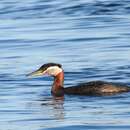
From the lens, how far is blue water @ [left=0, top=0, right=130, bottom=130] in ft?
64.0

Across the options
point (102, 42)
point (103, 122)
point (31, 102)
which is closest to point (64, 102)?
point (31, 102)

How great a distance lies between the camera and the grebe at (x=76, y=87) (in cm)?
2309

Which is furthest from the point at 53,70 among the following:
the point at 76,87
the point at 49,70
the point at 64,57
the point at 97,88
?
the point at 64,57

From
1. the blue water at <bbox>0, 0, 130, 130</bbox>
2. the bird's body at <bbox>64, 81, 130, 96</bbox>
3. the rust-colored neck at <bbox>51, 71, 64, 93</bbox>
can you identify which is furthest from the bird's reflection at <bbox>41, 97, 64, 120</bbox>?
the rust-colored neck at <bbox>51, 71, 64, 93</bbox>

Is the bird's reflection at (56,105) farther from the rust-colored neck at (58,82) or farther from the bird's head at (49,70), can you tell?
the bird's head at (49,70)

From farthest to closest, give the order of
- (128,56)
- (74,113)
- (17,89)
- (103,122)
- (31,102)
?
(128,56) < (17,89) < (31,102) < (74,113) < (103,122)

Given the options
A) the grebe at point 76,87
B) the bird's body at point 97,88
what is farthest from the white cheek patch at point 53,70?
the bird's body at point 97,88

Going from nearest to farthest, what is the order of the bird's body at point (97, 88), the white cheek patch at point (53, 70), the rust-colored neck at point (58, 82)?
the bird's body at point (97, 88), the rust-colored neck at point (58, 82), the white cheek patch at point (53, 70)

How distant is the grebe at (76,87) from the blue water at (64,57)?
255mm

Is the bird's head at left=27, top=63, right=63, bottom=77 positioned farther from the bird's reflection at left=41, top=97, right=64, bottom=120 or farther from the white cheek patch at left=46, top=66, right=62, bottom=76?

-=-=-=-=-

# [SHORT EXERCISE]
Please reproduce the data word for word, starting at the line that contains "Is the bird's reflection" and ending at the final line of the data, with both of those lines included.

# [ANSWER TO THIS PROBLEM]
Is the bird's reflection at (56,105) farther from the rust-colored neck at (58,82) or farther from the bird's head at (49,70), can you tell?
the bird's head at (49,70)

From farthest to closest, give the order of
- (128,56)
- (74,113)
- (17,89)
- (103,122)
- (31,102)
?
(128,56) < (17,89) < (31,102) < (74,113) < (103,122)

Given the options
A) the grebe at point 76,87
B) the bird's body at point 97,88
what is farthest from the white cheek patch at point 53,70?
the bird's body at point 97,88

Going from nearest to farthest, what is the order of the bird's body at point (97, 88), the white cheek patch at point (53, 70), the rust-colored neck at point (58, 82)?
the bird's body at point (97, 88), the rust-colored neck at point (58, 82), the white cheek patch at point (53, 70)

How distant is the grebe at (76,87) from the blue water at (64,57)?
255mm

Is the bird's head at left=27, top=63, right=63, bottom=77 positioned farther from the bird's reflection at left=41, top=97, right=64, bottom=120 or farther from the white cheek patch at left=46, top=66, right=62, bottom=76?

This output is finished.